Дорога неожиданно показалась легкой. Несколько раз начинал хлестать дождь со снегом, но северный ветер сносил тучи к югу и к западу, словно пытался принудить и трех путников – дакита и двух девчонок повернуть к Светлой Пустоши. Сор только посмеивался, уводил спутниц к северо-западу распадками, огибал заросшие лиственницами холмы, спускался в овраги. Когда издалека доносился лай собак, заставлял лошадей шагать по воде, перебираться между утесами по каменным осыпям, сетовал, что, если калбы пойдут по следу, и вода не во всякий раз спасет, и лая не услышишь, не лают вирские псы.
– Плохой лес, плохой, – повторял он на коротких привалах. – Больной, мусора много, сейчас голо все, а поднимется ядовитая трава – вовсе не пройдешь через чащу, будет жечь, колючки раскинутся, замучаешься хвосты лошадям расчесывать да брюхо чистить. И смотри-ка, у всех деревьев ветви растут в сторону от Светлой Пустоши, а с ее стороны и кора как трещинами посечена, и ни веточки, ничего. И так с любой стороны от поганого места, с какой ни зайди. И зверя мало. Нет почти. Ни зверя. Ни птицы.

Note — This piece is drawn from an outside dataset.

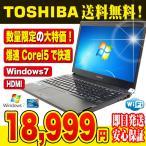 ノートパソコン 東芝 dynabook 本体 windows10 中古 Corei5 R731 訳あり 4GBメモリ 13.3インチ Kingsoft Office付き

– А в самой Пустоши? – спрашивала Кама, прихлебывая из котелка горячий травяной отвар. – Там ведь есть деревья?
– Там много чего есть, – хмурился Сор. – Но там все другое. И деревья там тоже другие.
– А что, дозорные заходят в Пустошь? – спросила Фламма.
– Редко, – признался Сор. – И опасно, и нечего там делать. Ложкой моря не вычерпаешь.
– Зачем они тогда вообще нужны? – не поняла Фламма. – В Ардуус возвращаются стражники из дозоров, теперь уже реже, потому что король… Пурус свеев нанимает, но все равно – разговоров всякий раз на месяц. Таких чудовищ описывают, что ночью не уснешь! Врут все?
– Врут, конечно, – усмехнулся Сор. – Дозор не против чудовищ, хотя, как сказать, бывает, выползает какая-нибудь мерзость наружу. Но я давно этими тропами не ходил, не знаю точно. Да и здесь не Сухота. Всякая мерзость известна и изучена. В последние годы, правда, я слышал, стало появляться кое-что новое, но и то, на слово верить дозорным нельзя. Не только потому, что врут. Дурит Светлая Пустошь несчастных, что забредают в нее. Те ведь могут увидеть то, чего и нет на самом деле. А то, что есть, оставят незамеченным.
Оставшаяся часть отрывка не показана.